:: AIM ::
Put the stretch from the line containing "Regarding the scene" through the end of the records into a JSON list of strings, one string per line, with blank lines left out.

+++ DATASET CONTENT +++

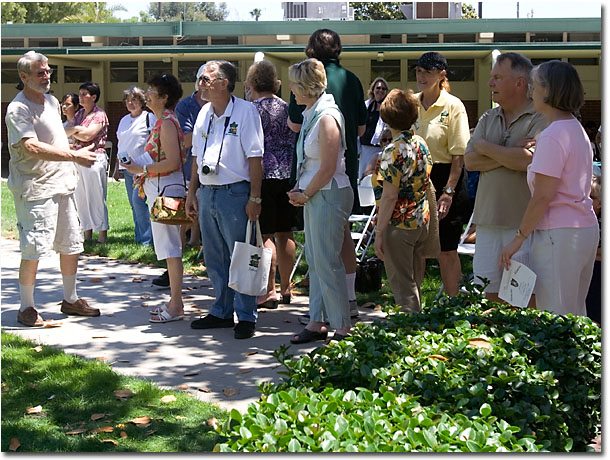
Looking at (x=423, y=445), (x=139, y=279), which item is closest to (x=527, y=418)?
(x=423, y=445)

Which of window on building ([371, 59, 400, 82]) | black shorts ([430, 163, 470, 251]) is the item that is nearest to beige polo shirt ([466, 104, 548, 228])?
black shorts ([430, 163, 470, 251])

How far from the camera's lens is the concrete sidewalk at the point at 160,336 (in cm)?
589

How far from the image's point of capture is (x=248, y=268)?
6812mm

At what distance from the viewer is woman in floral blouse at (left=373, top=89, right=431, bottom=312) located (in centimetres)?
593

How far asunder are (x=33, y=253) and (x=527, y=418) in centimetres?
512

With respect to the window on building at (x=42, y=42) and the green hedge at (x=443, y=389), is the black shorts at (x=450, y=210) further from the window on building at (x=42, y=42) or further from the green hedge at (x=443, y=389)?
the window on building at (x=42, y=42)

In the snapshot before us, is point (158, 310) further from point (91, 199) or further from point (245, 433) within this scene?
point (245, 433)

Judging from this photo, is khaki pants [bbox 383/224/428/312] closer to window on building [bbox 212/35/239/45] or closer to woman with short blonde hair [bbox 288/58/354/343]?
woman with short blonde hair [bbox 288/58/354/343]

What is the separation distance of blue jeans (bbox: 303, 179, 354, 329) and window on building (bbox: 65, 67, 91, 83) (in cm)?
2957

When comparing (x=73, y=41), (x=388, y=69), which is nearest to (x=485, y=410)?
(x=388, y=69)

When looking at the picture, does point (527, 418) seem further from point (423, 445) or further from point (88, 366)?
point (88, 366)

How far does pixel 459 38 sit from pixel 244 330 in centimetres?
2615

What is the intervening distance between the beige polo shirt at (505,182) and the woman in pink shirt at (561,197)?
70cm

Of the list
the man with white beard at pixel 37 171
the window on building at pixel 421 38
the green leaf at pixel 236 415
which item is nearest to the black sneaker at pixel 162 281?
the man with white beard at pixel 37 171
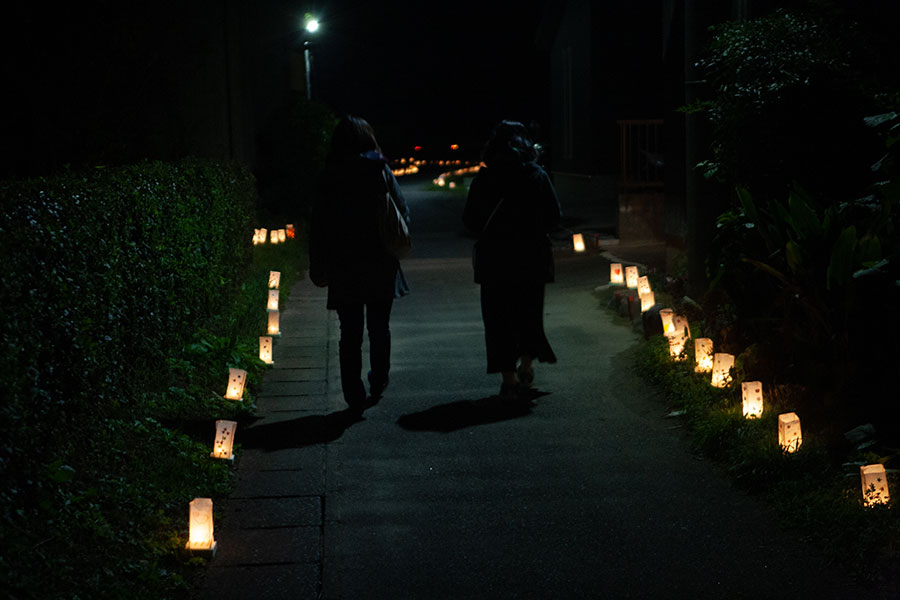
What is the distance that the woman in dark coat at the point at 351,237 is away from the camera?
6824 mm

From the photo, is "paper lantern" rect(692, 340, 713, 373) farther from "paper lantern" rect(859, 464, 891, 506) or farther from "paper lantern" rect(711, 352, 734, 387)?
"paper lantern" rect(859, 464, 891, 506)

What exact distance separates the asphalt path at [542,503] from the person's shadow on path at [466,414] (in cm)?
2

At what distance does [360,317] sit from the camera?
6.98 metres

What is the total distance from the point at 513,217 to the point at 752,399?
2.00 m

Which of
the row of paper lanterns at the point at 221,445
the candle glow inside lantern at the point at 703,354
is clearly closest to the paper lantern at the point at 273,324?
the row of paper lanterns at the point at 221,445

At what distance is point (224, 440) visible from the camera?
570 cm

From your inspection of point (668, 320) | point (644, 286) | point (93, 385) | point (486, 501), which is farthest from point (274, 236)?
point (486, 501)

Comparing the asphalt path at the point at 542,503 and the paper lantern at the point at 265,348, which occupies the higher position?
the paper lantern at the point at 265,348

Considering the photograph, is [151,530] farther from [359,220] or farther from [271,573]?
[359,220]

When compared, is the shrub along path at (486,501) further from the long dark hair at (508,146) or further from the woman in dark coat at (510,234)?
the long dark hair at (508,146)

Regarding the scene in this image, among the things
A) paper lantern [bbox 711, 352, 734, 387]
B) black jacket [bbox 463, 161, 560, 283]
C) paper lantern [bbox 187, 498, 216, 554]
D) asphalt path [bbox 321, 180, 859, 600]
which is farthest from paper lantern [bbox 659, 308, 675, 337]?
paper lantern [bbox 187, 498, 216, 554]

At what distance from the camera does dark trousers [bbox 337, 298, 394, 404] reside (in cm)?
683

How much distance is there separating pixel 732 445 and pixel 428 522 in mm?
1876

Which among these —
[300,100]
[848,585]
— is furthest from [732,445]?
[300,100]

+++

:: FINISHED ANSWER ::
[
  "Regarding the scene in this image, among the things",
  "A) paper lantern [bbox 711, 352, 734, 387]",
  "B) black jacket [bbox 463, 161, 560, 283]",
  "C) paper lantern [bbox 187, 498, 216, 554]",
  "D) asphalt path [bbox 321, 180, 859, 600]",
  "which is farthest from paper lantern [bbox 659, 308, 675, 337]?",
  "paper lantern [bbox 187, 498, 216, 554]",
  "At what distance from the camera does dark trousers [bbox 337, 298, 394, 404] reside (in cm)?",
  "683",
  "How much distance is there separating pixel 732 445 and pixel 428 522 in mm?",
  "1876",
  "Which among these —",
  "[300,100]",
  "[848,585]",
  "— is furthest from [732,445]?",
  "[300,100]"
]